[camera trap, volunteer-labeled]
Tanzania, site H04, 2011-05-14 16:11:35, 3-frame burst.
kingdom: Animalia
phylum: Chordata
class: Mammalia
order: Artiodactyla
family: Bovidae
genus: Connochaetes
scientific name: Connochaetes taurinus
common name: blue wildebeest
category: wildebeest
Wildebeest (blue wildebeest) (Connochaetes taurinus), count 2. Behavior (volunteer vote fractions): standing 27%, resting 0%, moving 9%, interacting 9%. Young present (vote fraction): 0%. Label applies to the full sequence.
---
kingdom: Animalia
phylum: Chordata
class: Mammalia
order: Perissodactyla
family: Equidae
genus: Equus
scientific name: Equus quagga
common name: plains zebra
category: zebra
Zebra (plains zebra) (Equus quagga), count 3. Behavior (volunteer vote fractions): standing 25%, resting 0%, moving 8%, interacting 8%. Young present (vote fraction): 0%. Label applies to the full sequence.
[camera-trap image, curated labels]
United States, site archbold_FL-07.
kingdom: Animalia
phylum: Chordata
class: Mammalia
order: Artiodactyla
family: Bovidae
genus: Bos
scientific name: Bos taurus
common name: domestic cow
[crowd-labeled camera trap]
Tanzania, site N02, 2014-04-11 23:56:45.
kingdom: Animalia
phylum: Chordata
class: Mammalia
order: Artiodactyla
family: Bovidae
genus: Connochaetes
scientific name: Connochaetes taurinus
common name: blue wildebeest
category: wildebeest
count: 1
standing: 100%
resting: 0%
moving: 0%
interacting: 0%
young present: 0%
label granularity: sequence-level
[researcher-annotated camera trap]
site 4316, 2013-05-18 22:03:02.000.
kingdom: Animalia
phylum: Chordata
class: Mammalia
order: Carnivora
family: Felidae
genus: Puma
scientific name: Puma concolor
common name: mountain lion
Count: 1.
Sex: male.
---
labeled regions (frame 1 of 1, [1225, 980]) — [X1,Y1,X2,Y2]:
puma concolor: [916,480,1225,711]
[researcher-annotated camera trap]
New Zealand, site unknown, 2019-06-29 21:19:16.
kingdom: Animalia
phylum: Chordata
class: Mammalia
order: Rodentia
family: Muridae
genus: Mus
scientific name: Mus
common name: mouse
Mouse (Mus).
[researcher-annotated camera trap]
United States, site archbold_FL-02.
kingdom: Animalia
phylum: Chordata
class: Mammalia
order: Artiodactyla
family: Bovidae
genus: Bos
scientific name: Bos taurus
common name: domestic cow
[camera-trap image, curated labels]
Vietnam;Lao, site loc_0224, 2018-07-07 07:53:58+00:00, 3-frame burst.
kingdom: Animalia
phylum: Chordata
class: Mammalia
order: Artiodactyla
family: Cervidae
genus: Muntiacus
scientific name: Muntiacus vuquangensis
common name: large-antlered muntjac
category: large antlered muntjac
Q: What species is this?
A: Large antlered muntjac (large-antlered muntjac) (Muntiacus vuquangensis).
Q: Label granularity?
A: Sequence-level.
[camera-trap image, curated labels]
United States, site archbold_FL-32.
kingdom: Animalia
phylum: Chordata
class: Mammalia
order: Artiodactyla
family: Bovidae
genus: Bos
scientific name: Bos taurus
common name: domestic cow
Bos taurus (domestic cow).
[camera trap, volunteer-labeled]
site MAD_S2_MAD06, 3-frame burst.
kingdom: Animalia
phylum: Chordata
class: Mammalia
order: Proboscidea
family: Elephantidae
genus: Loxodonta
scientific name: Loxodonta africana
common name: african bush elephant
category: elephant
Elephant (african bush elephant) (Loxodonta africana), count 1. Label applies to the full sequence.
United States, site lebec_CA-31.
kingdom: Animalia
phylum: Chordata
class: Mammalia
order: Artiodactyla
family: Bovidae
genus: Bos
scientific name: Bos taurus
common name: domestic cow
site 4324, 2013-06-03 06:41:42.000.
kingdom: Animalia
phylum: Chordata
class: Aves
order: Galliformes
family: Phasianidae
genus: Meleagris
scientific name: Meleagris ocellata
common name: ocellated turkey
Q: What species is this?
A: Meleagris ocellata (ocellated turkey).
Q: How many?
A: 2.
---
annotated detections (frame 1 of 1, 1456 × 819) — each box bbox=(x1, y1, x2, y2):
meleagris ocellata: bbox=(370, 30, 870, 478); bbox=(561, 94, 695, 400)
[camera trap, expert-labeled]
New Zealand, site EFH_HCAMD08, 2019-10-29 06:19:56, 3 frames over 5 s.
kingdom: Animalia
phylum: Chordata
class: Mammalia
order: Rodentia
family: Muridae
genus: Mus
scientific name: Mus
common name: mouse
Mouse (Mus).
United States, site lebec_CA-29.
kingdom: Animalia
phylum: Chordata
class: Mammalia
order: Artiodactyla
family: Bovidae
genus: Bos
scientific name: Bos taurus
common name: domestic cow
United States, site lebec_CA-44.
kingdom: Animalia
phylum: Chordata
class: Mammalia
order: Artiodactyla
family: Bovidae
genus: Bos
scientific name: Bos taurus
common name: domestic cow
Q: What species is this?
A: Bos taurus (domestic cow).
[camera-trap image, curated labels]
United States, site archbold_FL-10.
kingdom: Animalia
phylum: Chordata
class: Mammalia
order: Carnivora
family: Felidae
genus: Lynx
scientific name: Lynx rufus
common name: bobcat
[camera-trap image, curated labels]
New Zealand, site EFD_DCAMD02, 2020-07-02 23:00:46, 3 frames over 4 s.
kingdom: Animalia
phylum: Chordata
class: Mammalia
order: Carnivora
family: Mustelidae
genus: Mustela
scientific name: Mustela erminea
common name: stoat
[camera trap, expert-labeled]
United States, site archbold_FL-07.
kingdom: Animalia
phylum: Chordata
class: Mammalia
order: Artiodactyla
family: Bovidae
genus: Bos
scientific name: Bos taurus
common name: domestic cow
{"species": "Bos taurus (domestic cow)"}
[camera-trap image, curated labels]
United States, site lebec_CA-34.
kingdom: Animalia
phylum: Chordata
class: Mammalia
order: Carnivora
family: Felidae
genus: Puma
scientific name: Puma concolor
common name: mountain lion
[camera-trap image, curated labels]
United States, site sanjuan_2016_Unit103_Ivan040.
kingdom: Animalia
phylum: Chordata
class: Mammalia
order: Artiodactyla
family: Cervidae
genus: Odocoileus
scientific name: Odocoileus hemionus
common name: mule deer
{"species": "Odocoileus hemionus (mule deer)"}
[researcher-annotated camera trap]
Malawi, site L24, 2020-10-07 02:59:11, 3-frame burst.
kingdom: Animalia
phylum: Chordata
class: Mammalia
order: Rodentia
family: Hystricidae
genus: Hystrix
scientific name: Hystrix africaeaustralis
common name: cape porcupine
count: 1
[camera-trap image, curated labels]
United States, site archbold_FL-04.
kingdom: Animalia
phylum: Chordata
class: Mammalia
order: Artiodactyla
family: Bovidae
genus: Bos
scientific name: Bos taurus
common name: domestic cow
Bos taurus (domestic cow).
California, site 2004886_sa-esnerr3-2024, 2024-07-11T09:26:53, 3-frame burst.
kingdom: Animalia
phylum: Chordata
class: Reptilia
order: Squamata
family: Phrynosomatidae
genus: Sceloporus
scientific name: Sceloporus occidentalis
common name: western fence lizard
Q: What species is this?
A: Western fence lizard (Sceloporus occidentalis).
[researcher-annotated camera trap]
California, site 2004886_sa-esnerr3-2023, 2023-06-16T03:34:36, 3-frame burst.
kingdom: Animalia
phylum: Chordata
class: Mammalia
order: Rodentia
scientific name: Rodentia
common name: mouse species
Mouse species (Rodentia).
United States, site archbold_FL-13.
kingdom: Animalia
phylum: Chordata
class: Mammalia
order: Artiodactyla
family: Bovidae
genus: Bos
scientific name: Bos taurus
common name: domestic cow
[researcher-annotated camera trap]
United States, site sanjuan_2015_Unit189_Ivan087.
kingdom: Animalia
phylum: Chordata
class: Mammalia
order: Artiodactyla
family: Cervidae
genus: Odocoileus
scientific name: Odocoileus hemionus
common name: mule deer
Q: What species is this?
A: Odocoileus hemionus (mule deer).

> **Brief**
Send back the lines of the records word for word, from the very first through the line containing "common name: plains zebra".

> **Solution**
[camera trap, volunteer-labeled]
Tanzania, site H04, 2011-05-14 16:11:35, 3-frame burst.
kingdom: Animalia
phylum: Chordata
class: Mammalia
order: Artiodactyla
family: Bovidae
genus: Connochaetes
scientific name: Connochaetes taurinus
common name: blue wildebeest
category: wildebeest
Wildebeest (blue wildebeest) (Connochaetes taurinus), count 2. Behavior (volunteer vote fractions): standing 27%, resting 0%, moving 9%, interacting 9%. Young present (vote fraction): 0%. Label applies to the full sequence.
---
kingdom: Animalia
phylum: Chordata
class: Mammalia
order: Perissodactyla
family: Equidae
genus: Equus
scientific name: Equus quagga
common name: plains zebra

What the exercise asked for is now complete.